**Consigna A**. En el texto sobre el cine y los automóviles, ¿qué organismo de gobierno considera terrorista al capitán Archibald Buttle?
**Consigna B**. Prosiga el texto sobre el cine y los automóviles a partir de su última oración.

**Texto presentado**.
La tercera película de la cual acordarse es la más vieja y quizás la más premonitoria: «Brazil», de 1985, bastante inspirada por “1984”, aquella distopía de George Orwell. En la corrosiva visión de Terry Gilliam, el criminal más buscado por una esperpéntica dictadura tecnoburocrática futura es el capitán Archibald Buttle (Robert de Niro). Es un terrorista, según el organismo de gobierno llamado Central Services.
Buttle, siempre con la policía en los talones, irrumpe volando y sin invitación por las ventanas de los departamentos privados, hace reparaciones domésticas rápidas y no autorizadas, y se fuga a todo trapo, dejando detrás a dueños agradecidos y aterrados.
Hacia ese futuro vamos a paso de carga y con los ojos cerrados. Volvé, Steve McQueen. Te perdonamos que hayas manejado tu Mustang como loco por medio San Francisco en aquel policial de 1969, Bullit. Fue la mejor persecusión automovilística en la historia del cine y un acto de libertad extrema: los policiales futuros carecerán de ellas. ¿Para qué ir al cine, entonces? Dentro de poco habrá que explicar también qué era el cine. Y el verbo “ir”.
Dentro de poco es probable también que perseguir mafiosos con este auto imposible de “trackear”, un Ford Mustang de 1968 informáticamente virgen, una musculosa bestia brutalmente mécanica, sea ilegal para el ciudadano común y también para un policía como el Tte. Frank Bullit. También el tenerlo. También el manejarlo.
Quizás confluyan dos fenómenos en el mundo desarrollado, donde el transporte publico es (o era) bueno en general. Para la gente contemporánea informada sobre el cambio climático, la tenencia privada de automóviles es éticamente cuestionable, un crimen contra la biosfera en el que uno incurre porque el transporte público en la mayor parte del mundo subdesarrollado es sencillamente una mierda. Nada como una virosis respiratoria, como el Covid-19, para recordarnos los costos sanitarios individuales y sociales del viajar hacinados muchas horas por día.
Pero para las generaciones pasadas, el manejar un auto propio en cambio simbolizaba la libertad. El poeta beat Jack Kerouak escribió la mayor “road novel” de los ’50, “On the Road”, donde hay tres literatos estrella, aventureros y drogones, todos ellos futuras luminarias culturales en el mundo real (el propio Kerouak, Allen Ginsberg y William Burroughs. Pero curiosamente, el personaje principal de la novela es un enorme Cadillac.

**Información proporcionada**.
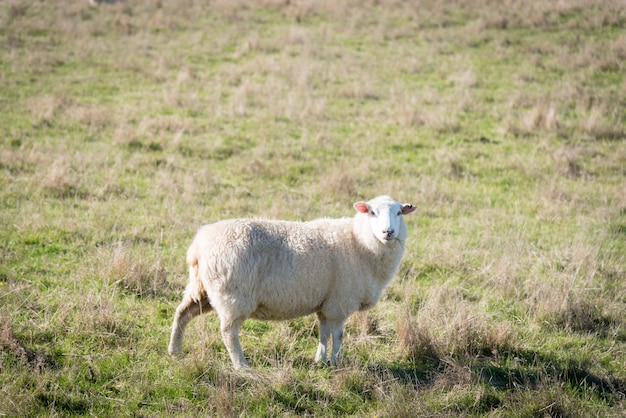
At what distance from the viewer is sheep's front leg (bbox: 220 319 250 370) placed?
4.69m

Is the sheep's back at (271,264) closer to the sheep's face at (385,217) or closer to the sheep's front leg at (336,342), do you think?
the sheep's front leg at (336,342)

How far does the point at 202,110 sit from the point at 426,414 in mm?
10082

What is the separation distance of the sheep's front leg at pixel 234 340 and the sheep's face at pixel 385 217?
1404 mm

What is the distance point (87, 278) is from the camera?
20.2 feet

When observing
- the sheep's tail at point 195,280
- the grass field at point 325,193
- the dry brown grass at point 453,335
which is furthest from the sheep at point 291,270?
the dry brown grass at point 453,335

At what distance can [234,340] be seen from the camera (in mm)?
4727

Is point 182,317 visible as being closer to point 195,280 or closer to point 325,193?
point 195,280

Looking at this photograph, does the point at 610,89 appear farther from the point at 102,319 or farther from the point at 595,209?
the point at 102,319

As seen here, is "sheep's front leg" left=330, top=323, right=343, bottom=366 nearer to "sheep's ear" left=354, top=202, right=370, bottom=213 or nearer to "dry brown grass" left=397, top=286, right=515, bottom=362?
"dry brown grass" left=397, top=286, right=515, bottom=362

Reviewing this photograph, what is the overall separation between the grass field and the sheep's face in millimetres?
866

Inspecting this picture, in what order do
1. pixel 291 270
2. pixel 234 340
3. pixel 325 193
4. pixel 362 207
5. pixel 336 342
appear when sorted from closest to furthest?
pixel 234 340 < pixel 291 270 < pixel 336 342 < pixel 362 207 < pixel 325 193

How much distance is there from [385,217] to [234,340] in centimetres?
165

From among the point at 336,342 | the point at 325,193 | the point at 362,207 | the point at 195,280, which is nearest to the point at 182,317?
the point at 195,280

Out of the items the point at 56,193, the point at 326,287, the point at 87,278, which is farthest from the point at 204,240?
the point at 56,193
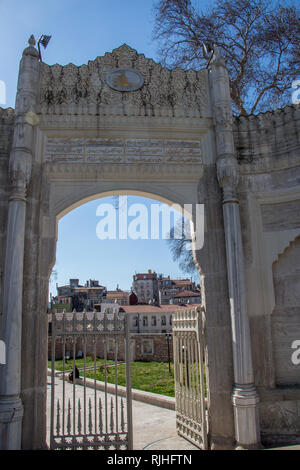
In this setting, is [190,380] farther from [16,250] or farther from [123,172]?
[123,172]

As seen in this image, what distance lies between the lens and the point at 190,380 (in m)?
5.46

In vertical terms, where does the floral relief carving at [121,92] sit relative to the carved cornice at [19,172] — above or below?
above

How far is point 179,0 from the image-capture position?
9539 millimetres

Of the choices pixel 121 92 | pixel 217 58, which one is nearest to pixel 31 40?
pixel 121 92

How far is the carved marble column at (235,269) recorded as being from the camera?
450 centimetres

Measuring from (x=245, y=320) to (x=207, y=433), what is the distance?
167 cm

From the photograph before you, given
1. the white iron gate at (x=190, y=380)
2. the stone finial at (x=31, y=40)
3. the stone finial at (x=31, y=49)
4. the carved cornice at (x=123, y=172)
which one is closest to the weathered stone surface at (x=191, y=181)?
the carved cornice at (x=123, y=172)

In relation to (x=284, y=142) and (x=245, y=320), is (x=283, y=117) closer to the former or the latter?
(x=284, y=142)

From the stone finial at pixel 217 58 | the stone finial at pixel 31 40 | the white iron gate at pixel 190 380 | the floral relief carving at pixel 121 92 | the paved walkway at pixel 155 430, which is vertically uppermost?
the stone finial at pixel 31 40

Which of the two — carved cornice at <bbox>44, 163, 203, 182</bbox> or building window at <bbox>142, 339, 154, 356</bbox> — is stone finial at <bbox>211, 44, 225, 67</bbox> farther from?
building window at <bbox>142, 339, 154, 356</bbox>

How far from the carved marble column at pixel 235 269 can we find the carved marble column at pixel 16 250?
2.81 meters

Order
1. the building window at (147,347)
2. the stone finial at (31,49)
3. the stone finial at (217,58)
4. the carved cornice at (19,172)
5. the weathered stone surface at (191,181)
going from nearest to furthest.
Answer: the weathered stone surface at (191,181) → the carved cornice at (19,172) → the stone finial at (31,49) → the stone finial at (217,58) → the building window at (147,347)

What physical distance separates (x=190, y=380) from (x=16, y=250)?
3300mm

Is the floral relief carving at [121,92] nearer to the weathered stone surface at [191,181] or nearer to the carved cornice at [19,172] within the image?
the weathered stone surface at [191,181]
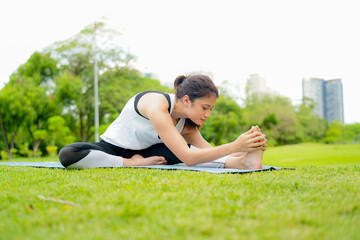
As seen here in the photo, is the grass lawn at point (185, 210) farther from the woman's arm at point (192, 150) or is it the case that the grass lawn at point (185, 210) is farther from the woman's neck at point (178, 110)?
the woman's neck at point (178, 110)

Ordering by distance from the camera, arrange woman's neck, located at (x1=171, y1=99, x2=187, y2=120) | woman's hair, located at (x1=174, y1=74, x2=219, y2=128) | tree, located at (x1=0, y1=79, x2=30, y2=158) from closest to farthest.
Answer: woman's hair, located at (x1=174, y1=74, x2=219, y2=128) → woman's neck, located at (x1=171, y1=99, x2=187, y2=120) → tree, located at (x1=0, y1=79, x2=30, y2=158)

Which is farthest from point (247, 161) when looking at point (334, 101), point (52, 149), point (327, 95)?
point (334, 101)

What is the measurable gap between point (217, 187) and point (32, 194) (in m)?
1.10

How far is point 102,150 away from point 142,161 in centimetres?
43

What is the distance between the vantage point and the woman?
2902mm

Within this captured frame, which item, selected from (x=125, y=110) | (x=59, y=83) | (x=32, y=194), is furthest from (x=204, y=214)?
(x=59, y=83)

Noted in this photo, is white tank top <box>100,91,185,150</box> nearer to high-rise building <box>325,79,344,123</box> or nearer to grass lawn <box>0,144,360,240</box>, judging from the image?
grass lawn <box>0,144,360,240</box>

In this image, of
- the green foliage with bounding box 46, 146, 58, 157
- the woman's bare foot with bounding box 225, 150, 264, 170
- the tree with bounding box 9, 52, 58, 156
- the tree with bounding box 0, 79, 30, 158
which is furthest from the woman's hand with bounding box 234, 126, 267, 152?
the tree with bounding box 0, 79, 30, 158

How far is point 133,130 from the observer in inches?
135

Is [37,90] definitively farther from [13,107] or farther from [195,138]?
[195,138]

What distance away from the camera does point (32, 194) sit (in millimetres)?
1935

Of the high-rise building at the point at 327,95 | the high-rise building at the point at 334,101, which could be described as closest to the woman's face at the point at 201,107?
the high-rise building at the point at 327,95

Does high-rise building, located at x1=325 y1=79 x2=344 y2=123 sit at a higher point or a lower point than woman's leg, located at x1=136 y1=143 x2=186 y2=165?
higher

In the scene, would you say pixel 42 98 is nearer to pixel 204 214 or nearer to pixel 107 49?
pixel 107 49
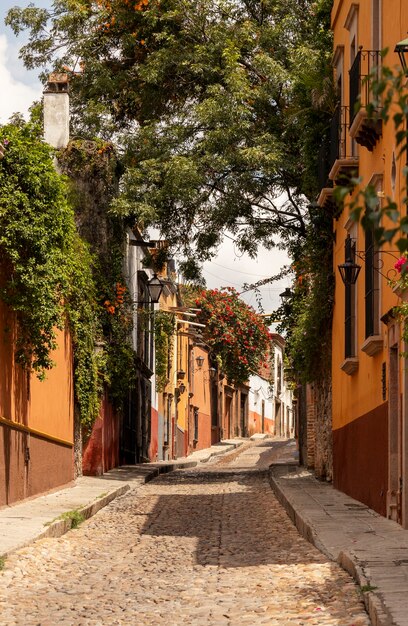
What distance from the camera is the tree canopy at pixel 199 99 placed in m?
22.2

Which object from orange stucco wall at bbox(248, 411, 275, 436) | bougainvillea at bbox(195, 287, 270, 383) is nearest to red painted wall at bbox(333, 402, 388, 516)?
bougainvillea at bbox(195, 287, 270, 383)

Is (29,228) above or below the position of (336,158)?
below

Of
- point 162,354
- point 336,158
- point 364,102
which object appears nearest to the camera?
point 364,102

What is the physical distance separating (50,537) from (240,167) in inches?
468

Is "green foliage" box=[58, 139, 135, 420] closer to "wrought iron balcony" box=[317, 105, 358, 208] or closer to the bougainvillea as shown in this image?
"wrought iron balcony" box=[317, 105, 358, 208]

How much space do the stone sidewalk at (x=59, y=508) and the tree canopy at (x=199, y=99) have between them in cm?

**Respuesta esperada A**. Central Services.

**Respuesta esperada B**.
Una década después los Beatles cantaron “Drive my car”, tema en el que una aspirante a estrella de rock nombra a su aspirante a novio o amante como su chofer, al menos cuando por fin le lleguen, inevitablemente, la fama, la fortuna y pueda comprarse un auto. Bob Dylan y Bruce Springsteen hablan insistentemente en sus canciones de pirarse romántica y/o solitariamente por las inacabables rutas del Oeste, ya un lugar común del imaginario yanqui cuando uno anda con el alma demasiado cargada.
Casi no hay “baby boomer” varón que no recuerde aquella serie, obviable salvo por el nombre, que se llamaba como la autopista estadounidense que une el aburrido Midwest con el Pacífico: “Ruta 66”. Los actores (Martin Milner, George Maharis) son más olvidables que el auto, el entonces sorprendente Chevrolet Corvette. ¿Quién no ha querido tenerlo?
Incluso Margaret Thatcher (en una cita quizás apócrifa) dijo que quien no tenía un auto propio a los 26 era un fracasado. Si es verdad que lo dijo, entonces por omisión también dijo que una de las libertades fundamentales en Occidente es la de perderse de vista manejando por lugares vacíos y sin que el estado pueda decir ni “mu”, cosa que no sucedió jamás en el comunismo.
En el velorio de la Maggie, en primera fila, los directivos de las empresas petroleras inglesas, lloraban a quien llegó al poder de la vieja Inglaterra, una economía industrial con problemas, y se bajó del mismo habiéndola transformado en Otra Inglaterra, en un paraíso fiscal lleno de “homeless” y con vista a los yacimientos de gas del Mar del Norte.
Pero los CEOs petroleros que homenajeaban a la Baronesa Thatcher ignoraban que los enterrados de la jornada ya empezaban a ser ellos.